Given exercise 1 - In the post about trust in bloggers, reproduce the part that begins with "An article I" and ends with "it’s not online.)", swapping "chart" for "graph".

An article I wrote for OJR about why some people trust bloggers more than mainstream journalists has just gone live:
Transparency Begets Trust in the Ever-Expanding Blogosphere
The openness of Weblogs could help explain why many readers find them more credible than traditional media. Can mainstream journalists learn from their cutting-edge cousins?
And don’t miss this fascinating accompanying chart, with data supplied by Technorati, that hasn’t appeared anywhere else on the Web: Who has the ear of the blogosphere?
(Wired magazine two weeks ago published a similar chart, with a different slant, but it’s not online.)
Jeff Jarvis and David Sifry and Mary Hodder of Technorati are the main parties who preach the virtues of transparency, why it works in the blogosphere, and how mainstream news sites could benefit from the practice.
Excerpt:
“The Web is not chiefly about a library or a news stand,” Sifry says. “You have to start thinking about the Web as this humongous event stream. The Web is a set of ongoing conversations that weave together into this new kind of omnipresent social fabric.” …
Jarvis agrees. “We are witnessing the growth of a culture of transparency,” he says. “Bloggers are more trusted, I think, because they are human and too often news organizations are not. Bloggers tell you who they are (usually) and what their backgrounds and biases are and their readers can judge them and engage with them on a personal level. News organizations are big and often monolithic and are reluctant to admit let alone share perspective or agendas.”
The craft of journalism itself is undergoing a shift as we move toward a more pliable online model. “Bloggers see news as a conversation,” he says. “It’s not over when it’s in print; it’s not fishwrap. News improves and the facts and the truth come closer when the discussion begins …”

Task inputs -
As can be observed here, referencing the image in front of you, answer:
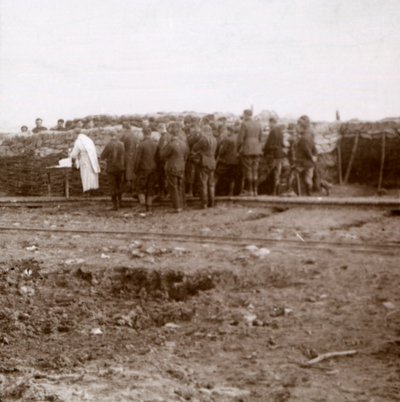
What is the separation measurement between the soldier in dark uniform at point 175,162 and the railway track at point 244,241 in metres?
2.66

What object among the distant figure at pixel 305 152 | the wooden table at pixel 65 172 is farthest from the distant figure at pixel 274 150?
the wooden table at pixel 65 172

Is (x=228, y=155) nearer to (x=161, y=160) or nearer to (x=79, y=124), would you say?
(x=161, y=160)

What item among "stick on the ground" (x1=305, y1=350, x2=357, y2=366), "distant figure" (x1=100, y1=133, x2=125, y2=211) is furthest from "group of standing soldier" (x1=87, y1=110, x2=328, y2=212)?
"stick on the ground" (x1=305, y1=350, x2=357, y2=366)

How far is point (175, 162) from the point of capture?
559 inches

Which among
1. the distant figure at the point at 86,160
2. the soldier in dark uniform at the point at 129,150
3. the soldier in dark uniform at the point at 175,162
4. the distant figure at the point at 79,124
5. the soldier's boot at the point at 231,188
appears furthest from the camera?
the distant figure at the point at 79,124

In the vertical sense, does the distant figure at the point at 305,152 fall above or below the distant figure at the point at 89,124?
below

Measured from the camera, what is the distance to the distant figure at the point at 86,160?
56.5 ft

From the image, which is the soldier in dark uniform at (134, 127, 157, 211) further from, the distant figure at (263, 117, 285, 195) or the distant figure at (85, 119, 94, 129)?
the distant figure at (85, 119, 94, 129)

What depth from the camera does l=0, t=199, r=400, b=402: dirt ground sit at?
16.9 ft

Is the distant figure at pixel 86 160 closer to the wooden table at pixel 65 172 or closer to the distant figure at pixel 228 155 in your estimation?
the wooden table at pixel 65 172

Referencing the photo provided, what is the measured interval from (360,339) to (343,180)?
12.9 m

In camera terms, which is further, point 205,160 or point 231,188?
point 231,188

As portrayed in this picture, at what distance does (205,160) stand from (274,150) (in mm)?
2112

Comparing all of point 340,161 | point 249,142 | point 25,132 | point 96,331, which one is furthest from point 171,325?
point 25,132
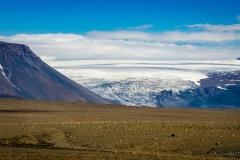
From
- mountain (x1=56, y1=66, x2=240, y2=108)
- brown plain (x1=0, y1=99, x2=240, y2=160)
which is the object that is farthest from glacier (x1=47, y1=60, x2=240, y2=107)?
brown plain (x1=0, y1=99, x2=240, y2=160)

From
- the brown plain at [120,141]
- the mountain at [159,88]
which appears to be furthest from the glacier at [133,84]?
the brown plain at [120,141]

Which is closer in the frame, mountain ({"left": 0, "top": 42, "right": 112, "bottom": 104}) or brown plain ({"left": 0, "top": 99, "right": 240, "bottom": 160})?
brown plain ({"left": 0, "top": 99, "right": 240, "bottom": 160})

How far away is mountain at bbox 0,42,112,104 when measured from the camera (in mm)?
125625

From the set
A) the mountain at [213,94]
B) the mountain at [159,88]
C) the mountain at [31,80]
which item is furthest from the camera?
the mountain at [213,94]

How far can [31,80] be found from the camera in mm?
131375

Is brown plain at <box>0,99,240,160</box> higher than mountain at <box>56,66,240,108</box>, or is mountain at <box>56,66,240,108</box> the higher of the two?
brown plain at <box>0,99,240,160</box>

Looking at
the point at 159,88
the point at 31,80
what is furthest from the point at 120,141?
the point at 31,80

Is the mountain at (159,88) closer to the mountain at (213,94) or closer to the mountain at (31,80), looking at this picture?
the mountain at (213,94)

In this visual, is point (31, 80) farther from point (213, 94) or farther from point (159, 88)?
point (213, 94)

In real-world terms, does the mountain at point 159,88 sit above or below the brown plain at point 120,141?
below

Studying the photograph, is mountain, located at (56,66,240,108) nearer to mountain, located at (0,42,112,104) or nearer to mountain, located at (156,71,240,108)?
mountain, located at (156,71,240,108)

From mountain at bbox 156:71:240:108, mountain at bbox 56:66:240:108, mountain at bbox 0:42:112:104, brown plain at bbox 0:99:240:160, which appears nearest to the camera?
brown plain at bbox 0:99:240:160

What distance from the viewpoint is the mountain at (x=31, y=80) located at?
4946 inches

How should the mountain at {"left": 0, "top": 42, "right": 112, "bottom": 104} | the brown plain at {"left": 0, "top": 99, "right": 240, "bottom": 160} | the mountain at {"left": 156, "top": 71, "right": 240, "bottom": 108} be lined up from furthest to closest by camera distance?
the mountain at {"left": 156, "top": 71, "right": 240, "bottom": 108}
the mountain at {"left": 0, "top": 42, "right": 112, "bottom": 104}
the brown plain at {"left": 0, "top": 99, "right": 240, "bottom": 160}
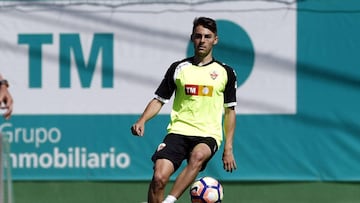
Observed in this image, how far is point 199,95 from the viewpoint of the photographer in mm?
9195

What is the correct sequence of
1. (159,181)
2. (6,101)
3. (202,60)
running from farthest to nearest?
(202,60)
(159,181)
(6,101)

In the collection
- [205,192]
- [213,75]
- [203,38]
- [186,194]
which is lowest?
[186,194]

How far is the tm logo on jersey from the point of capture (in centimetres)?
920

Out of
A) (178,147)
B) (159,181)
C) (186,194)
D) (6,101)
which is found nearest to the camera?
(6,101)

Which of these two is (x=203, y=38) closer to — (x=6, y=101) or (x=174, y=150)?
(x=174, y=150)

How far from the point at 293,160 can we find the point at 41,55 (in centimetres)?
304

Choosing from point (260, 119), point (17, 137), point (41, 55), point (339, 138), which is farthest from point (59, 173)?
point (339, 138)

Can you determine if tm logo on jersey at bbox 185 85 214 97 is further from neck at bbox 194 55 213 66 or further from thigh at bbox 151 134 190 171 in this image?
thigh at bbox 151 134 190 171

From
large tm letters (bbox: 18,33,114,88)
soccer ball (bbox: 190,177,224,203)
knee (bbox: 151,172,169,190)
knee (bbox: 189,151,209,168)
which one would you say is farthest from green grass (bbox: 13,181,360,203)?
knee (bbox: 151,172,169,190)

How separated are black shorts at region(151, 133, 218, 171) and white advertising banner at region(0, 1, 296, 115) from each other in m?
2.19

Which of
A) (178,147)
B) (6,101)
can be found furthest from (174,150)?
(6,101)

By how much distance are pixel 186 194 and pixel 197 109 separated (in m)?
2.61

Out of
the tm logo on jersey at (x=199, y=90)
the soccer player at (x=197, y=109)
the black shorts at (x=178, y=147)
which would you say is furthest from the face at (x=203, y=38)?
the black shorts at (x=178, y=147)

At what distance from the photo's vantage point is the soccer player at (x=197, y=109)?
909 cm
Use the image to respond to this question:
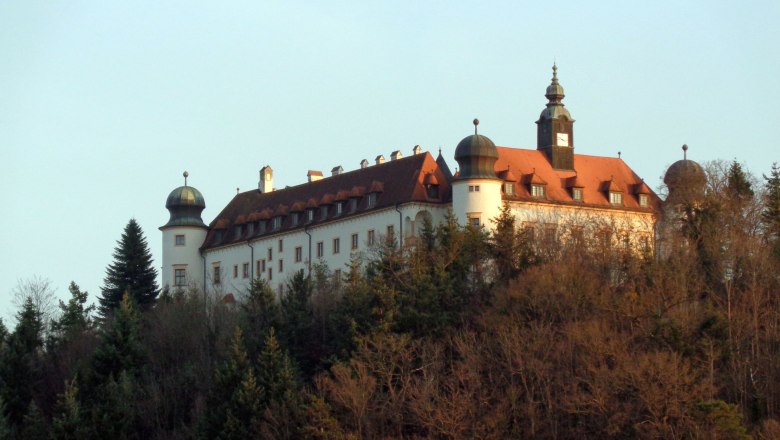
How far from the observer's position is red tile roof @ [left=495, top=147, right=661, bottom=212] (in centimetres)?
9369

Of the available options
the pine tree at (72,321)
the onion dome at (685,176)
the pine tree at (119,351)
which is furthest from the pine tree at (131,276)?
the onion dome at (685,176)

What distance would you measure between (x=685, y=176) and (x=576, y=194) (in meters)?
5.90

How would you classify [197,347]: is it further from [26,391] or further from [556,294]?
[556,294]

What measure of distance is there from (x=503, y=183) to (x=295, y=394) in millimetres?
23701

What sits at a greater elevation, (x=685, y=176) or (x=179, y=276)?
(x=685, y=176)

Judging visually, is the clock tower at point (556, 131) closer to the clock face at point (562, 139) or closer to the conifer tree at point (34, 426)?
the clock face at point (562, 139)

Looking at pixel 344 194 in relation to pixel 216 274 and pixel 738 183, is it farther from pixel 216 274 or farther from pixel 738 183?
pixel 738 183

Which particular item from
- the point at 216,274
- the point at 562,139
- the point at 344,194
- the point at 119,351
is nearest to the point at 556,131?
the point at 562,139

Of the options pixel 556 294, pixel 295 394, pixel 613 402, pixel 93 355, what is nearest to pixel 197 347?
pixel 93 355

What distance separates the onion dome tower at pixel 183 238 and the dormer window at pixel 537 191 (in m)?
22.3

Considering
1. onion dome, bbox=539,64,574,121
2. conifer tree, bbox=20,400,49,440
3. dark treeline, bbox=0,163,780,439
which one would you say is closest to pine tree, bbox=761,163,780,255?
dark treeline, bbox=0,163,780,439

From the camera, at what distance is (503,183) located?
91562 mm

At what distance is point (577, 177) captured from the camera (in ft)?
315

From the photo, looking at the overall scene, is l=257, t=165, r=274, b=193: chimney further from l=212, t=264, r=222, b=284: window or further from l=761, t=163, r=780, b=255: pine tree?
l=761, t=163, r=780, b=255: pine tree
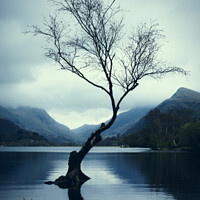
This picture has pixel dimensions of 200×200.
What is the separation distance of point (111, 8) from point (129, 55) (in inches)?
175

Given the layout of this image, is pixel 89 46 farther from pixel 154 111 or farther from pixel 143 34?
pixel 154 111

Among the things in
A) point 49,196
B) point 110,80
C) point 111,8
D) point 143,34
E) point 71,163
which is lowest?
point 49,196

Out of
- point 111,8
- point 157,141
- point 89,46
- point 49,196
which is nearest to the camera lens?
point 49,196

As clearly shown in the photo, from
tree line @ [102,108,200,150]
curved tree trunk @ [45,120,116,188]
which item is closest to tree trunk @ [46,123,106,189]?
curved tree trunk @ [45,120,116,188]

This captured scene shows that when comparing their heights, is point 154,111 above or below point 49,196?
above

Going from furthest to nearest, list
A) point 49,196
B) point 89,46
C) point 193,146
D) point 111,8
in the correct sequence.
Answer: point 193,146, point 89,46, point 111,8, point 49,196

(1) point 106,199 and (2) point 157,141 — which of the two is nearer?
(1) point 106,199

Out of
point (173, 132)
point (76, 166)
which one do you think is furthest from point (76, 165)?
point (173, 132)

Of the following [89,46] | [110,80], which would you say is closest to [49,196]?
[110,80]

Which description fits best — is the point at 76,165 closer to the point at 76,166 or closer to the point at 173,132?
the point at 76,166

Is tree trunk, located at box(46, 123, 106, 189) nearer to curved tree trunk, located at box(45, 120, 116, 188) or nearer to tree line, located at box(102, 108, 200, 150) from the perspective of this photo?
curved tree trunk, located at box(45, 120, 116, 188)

Given exercise 2 - How many lines of the records contain the string "when"? Case counts, and give only the number.

Correct output 1 -
An article I wrote for OJR about why some people trust bloggers more than mainstream journalists has just gone live:
Transparency Begets Trust in the Ever-Expanding Blogosphere
The openness of Weblogs could help explain why many readers find them more credible than traditional media. Can mainstream journalists learn from their cutting-edge cousins?
And don’t miss this fascinating accompanying graph, with data supplied by Technorati, that hasn’t appeared anywhere else on the Web: Who has the ear of the blogosphere?
(Wired magazine two weeks ago published a similar graph, with a different slant, but it’s not online.)

Correct output 2 - 2